Existe um ditado, usado no
continente africano, que diz que só se deve acreditar nas histórias das caçadas
se elas forem contadas tanto pelos caçadores como pelos leões. Ou seja, antes
de acreditar em uma história, ouça pelo menos duas versões dela.
No começo da
próxima semana o golpe civil-militar efetuado entre março e abril de 1964
completará 49 anos. Eu vou fazer uma série alternada de colunas tratando não só
do golpe, que já foi chamado de revolução, como do Estado autoritário que ele
gerou. Talvez você, caro ouvinte, possa perguntar: “E daí, o que eu tenho haver com isso?”. De fato é um tanto quanto
difícil relacionar coisas de um passado, que já vai distante, com um presente
que vivemos e nem sempre entendemos.
Então, deixe-me tentar
demonstrar que muito do que somos e fazemos, nos dias de hoje, tem haver com esse
passado onde quase ninguém acreditava naquilo que hoje pensamos praticar. Eu
estou falando de DEMOCRACIA. O golpe militar aconteceu porque não havia,
naqueles dias de 64, nenhuma força política (à esquerda e à direita) que se colocasse
a favor da democracia. A ideia corrente era que crises institucionais só se
resolveriam com saídas de força, ou seja, golpes.
Assim, entre os dias 31 de março
e 03 de abril de 64, se efetuou um movimento que teve a participação de civis e
militares e que foi a chave para a implantação de um regime autoritário e
militarizado que durou 21 anos. O ato golpista foi rápido. Em 3 ou 4 dias o
golpe foi consumado. Um grupo de generais colocaram seus soldados na rua e
mandaram que eles cercassem instituições políticas como as sedes do governo
federal, no Rio e em Brasília, e do Congresso Nacional.
O presidente eleito João Goulart
foi deposto e mandado para fora do país. O regime militar foi se instituindo
aos poucos. Entre março de 64 e outubro de 65 a ditadura teve uma primeira
etapa de instalação, digamos, física.

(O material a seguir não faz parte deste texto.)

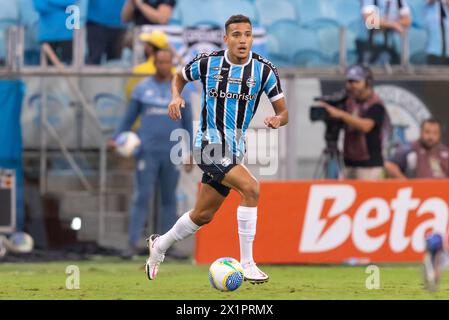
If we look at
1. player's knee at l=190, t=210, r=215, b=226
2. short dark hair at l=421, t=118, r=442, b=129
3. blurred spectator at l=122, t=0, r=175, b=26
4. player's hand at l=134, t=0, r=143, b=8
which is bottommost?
player's knee at l=190, t=210, r=215, b=226

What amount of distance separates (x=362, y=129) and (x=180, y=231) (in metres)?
5.13

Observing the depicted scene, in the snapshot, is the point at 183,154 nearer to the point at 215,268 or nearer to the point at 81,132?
the point at 81,132

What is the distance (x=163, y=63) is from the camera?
1495cm

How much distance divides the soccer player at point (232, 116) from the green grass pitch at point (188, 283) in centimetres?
60

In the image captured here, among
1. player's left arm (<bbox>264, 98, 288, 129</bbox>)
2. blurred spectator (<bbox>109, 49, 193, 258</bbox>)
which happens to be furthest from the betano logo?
player's left arm (<bbox>264, 98, 288, 129</bbox>)

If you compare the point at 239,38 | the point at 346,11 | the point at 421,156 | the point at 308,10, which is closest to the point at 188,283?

Esta etapa se conclui com o Ato
Institucional nº 02 de 27/10/65 quando o sistema pluripartidário de 1945 foi
extinto e no seu lugar implantou-se o bipartidarismo composto pela ARENA
governista e pelo MDB oposicionista.
O caro ouvinte pode perguntar:
“mas, que ditadura era essa que aceitava um partido lhe fazendo oposição”. Essa
era só mais uma das contradições do regime militar que tivemos. Inclusive, na
época, dizia-se que a MDB era partido do sim e a ARENA do sim, senhor! Esse sistema
multipartidário que temos com legendas (des)ideologizadas, com siglas de
aluguel e estruturas oligarquizadas é consequência desse bipartidarismo autoritário.

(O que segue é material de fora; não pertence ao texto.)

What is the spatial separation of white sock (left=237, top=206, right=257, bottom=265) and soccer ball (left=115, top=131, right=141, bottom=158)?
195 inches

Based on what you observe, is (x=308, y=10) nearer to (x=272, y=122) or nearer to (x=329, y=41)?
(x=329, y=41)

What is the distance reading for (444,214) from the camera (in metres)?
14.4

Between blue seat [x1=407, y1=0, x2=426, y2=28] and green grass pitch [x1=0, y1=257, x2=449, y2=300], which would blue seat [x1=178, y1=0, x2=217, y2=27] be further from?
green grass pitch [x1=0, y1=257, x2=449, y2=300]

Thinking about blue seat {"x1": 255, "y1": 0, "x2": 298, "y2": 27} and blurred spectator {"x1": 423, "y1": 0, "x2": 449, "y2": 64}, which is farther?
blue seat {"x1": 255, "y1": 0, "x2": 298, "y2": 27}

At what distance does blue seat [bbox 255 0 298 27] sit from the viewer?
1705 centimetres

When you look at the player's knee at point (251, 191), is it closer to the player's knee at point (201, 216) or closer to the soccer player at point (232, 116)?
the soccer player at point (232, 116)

Pois este sucedeu aquele sem um processo político de reorganização.
Em outubro de 65 se
impôs a eleição indireta. Foi quando deixamos de poder escolher nossos
representantes. Passamos quase 20 anos sem decidir quem nos governaria. E votar
e como andar de bicicleta, não pare de praticar para não desaprender. Em
janeiro de 1967 aprovou-se uma nova Constituição. Ela era o somatório dos atos
e decretos editados desde o golpe, de itens autoritários recolhidos em várias
ditaduras pelo mundo afora e dos interesses dos grupos que ocupavam o poder.
Nossa atual
constituição herdou elementos do ordenamento jurídico da ditadura. Vejam, por
exemplo, o Artigo 142 que dá aos militares federais prerrogativas que eles
possuíam no período autoritário, porque, óbvio, precisam reprimir os inimigos
do regime. A pergunta que não quer calar é: porque seguimos tendo esses
entulhos autoritários em nosso sistema democrático? Do que, ainda, temos medo?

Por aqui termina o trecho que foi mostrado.